**GOAL OF THE EXERCISE:**
Update the rows below by changing each "jean pocket" to "denim pocket" and keeping all other text unchanged. Leave the pictures out of your answer.

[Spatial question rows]

* * * * * * *

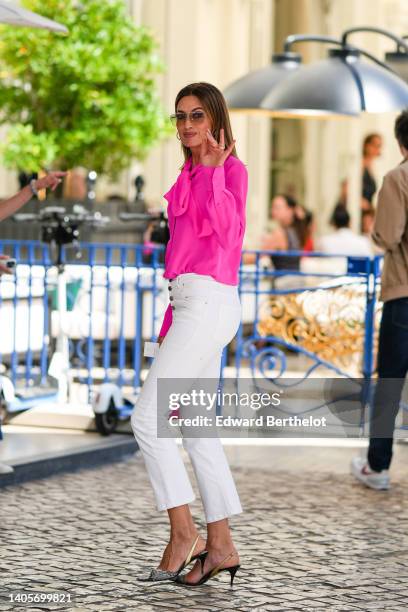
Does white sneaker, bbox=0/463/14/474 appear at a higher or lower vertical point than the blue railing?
lower

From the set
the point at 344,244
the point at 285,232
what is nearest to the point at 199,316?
the point at 344,244

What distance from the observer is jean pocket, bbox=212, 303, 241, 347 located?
5.97 m

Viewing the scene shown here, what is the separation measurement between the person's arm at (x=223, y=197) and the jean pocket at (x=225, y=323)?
24 cm

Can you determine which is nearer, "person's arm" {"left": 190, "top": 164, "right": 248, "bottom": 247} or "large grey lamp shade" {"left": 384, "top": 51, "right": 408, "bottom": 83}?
"person's arm" {"left": 190, "top": 164, "right": 248, "bottom": 247}

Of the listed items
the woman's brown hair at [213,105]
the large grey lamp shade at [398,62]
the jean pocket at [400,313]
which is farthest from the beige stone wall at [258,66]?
the woman's brown hair at [213,105]

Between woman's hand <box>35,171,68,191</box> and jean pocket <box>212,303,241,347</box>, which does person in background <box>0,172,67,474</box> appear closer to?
woman's hand <box>35,171,68,191</box>

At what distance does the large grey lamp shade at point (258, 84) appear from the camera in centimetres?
1208

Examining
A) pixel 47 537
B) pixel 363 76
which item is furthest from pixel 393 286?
pixel 363 76

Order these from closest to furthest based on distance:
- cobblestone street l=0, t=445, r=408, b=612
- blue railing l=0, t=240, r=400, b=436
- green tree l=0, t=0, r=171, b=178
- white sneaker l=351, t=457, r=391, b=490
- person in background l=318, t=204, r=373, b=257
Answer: cobblestone street l=0, t=445, r=408, b=612 < white sneaker l=351, t=457, r=391, b=490 < blue railing l=0, t=240, r=400, b=436 < person in background l=318, t=204, r=373, b=257 < green tree l=0, t=0, r=171, b=178

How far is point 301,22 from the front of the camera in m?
25.0

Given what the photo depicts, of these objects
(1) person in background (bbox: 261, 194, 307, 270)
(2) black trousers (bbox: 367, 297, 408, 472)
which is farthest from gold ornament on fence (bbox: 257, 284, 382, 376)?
(1) person in background (bbox: 261, 194, 307, 270)

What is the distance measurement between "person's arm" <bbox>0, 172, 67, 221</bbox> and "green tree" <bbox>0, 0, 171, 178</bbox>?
732 centimetres

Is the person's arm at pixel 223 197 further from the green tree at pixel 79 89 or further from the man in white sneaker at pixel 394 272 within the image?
the green tree at pixel 79 89

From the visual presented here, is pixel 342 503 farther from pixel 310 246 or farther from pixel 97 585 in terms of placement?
pixel 310 246
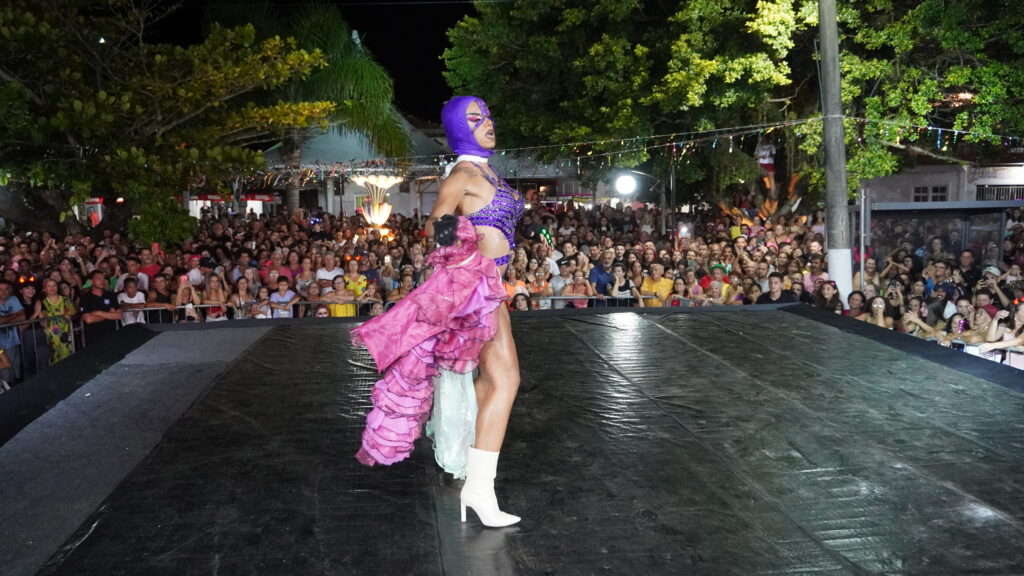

* * * * * * *

**SOLUTION BELOW:**
Does white sneaker, bbox=0/463/14/474 appear at a higher or lower vertical point than the blue railing?
lower

From the set
the point at 344,244
the point at 285,232
what is nearest to the point at 199,316?
the point at 344,244

What distance from the observer is denim pocket, bbox=212, 303, 241, 347 located?
5.97 m

Viewing the scene shown here, what is the separation measurement between the person's arm at (x=223, y=197) and the denim pocket at (x=225, y=323)?
24 cm

Can you determine which is nearer, "person's arm" {"left": 190, "top": 164, "right": 248, "bottom": 247} or "large grey lamp shade" {"left": 384, "top": 51, "right": 408, "bottom": 83}?
"person's arm" {"left": 190, "top": 164, "right": 248, "bottom": 247}

Of the listed items
the woman's brown hair at [213,105]
the large grey lamp shade at [398,62]
the denim pocket at [400,313]
which is farthest from the beige stone wall at [258,66]?
the woman's brown hair at [213,105]

Between woman's hand <box>35,171,68,191</box> and denim pocket <box>212,303,241,347</box>, which does person in background <box>0,172,67,474</box> appear closer to?
woman's hand <box>35,171,68,191</box>

At what distance does the large grey lamp shade at point (258, 84) appear from the camera in centimetres?
1208

Examining
A) pixel 47 537
B) pixel 363 76
which item is furthest from pixel 393 286?
pixel 363 76

Order these from closest to furthest based on distance:
- cobblestone street l=0, t=445, r=408, b=612
- blue railing l=0, t=240, r=400, b=436
- green tree l=0, t=0, r=171, b=178
- white sneaker l=351, t=457, r=391, b=490
- person in background l=318, t=204, r=373, b=257
Answer: cobblestone street l=0, t=445, r=408, b=612 < white sneaker l=351, t=457, r=391, b=490 < blue railing l=0, t=240, r=400, b=436 < person in background l=318, t=204, r=373, b=257 < green tree l=0, t=0, r=171, b=178

How far is point 301,22 from the front of the camera in m?
25.0

Given what the photo depicts, of these objects
(1) person in background (bbox: 261, 194, 307, 270)
(2) black trousers (bbox: 367, 297, 408, 472)
which is farthest from gold ornament on fence (bbox: 257, 284, 382, 376)?
(1) person in background (bbox: 261, 194, 307, 270)

What is the distance measurement between "person's arm" <bbox>0, 172, 67, 221</bbox> and "green tree" <bbox>0, 0, 171, 178</bbox>?
732 centimetres

Is the person's arm at pixel 223 197 further from the green tree at pixel 79 89 or further from the man in white sneaker at pixel 394 272 within the image?
the green tree at pixel 79 89

From the visual presented here, is pixel 342 503 farther from pixel 310 246 or farther from pixel 97 585 in terms of placement?
pixel 310 246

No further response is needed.